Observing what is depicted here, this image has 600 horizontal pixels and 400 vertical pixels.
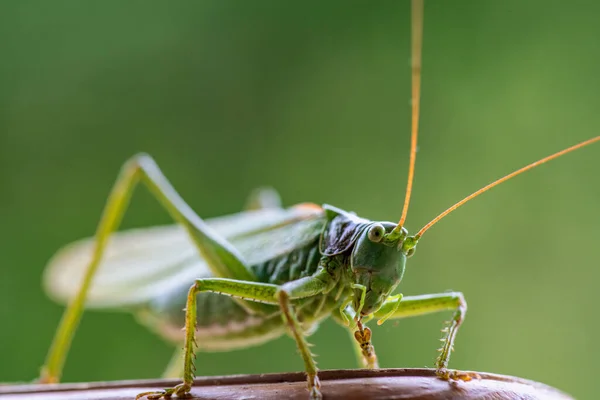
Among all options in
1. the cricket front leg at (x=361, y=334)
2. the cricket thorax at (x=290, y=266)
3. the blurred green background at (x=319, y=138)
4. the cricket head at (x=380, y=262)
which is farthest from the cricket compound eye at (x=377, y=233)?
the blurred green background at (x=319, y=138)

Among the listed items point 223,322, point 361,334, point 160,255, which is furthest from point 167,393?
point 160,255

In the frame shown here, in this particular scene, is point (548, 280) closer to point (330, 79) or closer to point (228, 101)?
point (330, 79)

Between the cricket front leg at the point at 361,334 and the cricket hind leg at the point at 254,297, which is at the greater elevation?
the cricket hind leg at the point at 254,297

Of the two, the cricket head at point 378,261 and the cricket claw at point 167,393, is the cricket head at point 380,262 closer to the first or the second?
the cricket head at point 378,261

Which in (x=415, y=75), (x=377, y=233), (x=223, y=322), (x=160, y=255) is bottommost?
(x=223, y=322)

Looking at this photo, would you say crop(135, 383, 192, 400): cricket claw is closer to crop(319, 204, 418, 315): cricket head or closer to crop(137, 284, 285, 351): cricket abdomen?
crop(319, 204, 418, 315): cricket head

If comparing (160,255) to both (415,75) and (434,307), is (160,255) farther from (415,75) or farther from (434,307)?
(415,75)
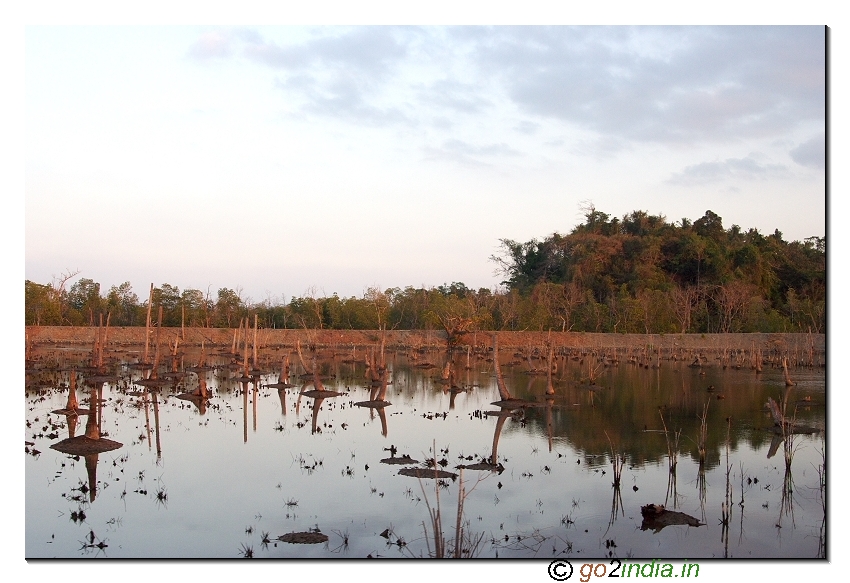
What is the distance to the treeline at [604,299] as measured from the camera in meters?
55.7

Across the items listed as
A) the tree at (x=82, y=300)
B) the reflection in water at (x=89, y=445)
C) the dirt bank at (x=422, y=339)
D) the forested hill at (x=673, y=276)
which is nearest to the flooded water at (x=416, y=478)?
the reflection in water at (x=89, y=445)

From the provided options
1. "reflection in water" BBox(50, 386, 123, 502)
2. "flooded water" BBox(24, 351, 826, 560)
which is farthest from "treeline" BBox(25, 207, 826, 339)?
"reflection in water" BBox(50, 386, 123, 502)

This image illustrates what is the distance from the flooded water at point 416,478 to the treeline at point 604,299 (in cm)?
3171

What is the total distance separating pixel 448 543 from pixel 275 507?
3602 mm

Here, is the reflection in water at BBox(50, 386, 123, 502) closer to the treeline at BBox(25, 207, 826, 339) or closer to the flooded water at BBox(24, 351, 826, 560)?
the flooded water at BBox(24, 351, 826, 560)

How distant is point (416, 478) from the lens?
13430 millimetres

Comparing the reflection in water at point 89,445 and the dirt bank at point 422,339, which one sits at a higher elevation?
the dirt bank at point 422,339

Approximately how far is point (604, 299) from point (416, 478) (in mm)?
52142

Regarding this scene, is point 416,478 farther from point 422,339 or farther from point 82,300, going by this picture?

☆ ☆ ☆ ☆ ☆

### [Exercise objective]
Update the material above by replacing each "treeline" with "tree line" and leaving all else unchanged. Omit the pictures from your answer.

### [Complete output]
Observing what is depicted here, this image has 600 horizontal pixels and 400 vertical pixels.
Among all options in
1. the cricket front leg at (x=361, y=334)
2. the cricket thorax at (x=290, y=266)
3. the blurred green background at (x=319, y=138)
4. the cricket head at (x=380, y=262)
which is farthest from the cricket compound eye at (x=377, y=233)?
the blurred green background at (x=319, y=138)

Among the listed items point 223,322, point 361,334, point 160,255, which is furthest from point 167,393?
point 160,255

In the frame shown here, in this particular scene, is point (548, 280) closer to point (330, 79) or closer to point (228, 101)?
point (330, 79)

Between the cricket front leg at the point at 361,334 and the cricket hind leg at the point at 254,297, which is at the greater elevation?
the cricket hind leg at the point at 254,297

Of the two, the cricket head at point 378,261 and the cricket claw at point 167,393, is the cricket head at point 380,262 closer to the first or the second?
the cricket head at point 378,261

Which in (x=415, y=75), (x=377, y=233), (x=223, y=322), (x=160, y=255) is bottommost?
(x=223, y=322)

Looking at this photo, would you say crop(135, 383, 192, 400): cricket claw is closer to crop(319, 204, 418, 315): cricket head or closer to crop(137, 284, 285, 351): cricket abdomen?
crop(319, 204, 418, 315): cricket head

If comparing (160,255) to both (415,75) and (434,307), is (160,255) farther from (415,75) or farther from (434,307)?
(415,75)
What is the distance to the tree line at [604,299] as measured from the camera in meters?
55.7

Across the items listed as
A) the tree at (x=82, y=300)
B) the reflection in water at (x=89, y=445)
C) the dirt bank at (x=422, y=339)
D) the forested hill at (x=673, y=276)
which is nearest to the flooded water at (x=416, y=478)?
the reflection in water at (x=89, y=445)

From the provided options
1. "reflection in water" BBox(50, 386, 123, 502)
2. "flooded water" BBox(24, 351, 826, 560)
which is farthest from "tree line" BBox(25, 207, 826, 339)?
"reflection in water" BBox(50, 386, 123, 502)

This image illustrates what is the distance from the flooded water at point 416,478 to the tree line at point 604,299 (in cm)?
3171

What is the total distance separating pixel 448 543 from pixel 275 507?
3602 mm

Here, is the reflection in water at BBox(50, 386, 123, 502) closer to the tree line at BBox(25, 207, 826, 339) or closer to the flooded water at BBox(24, 351, 826, 560)?
the flooded water at BBox(24, 351, 826, 560)

How distant is point (416, 478) from the lens?
13430 millimetres

Comparing the reflection in water at point 89,445 and the dirt bank at point 422,339, which one sits at a higher elevation?
the dirt bank at point 422,339

Approximately how far is point (604, 299) from point (416, 478) (in mm)?
52142

Regarding this scene, is point 416,478 farther from point 422,339 or farther from point 82,300, going by this picture?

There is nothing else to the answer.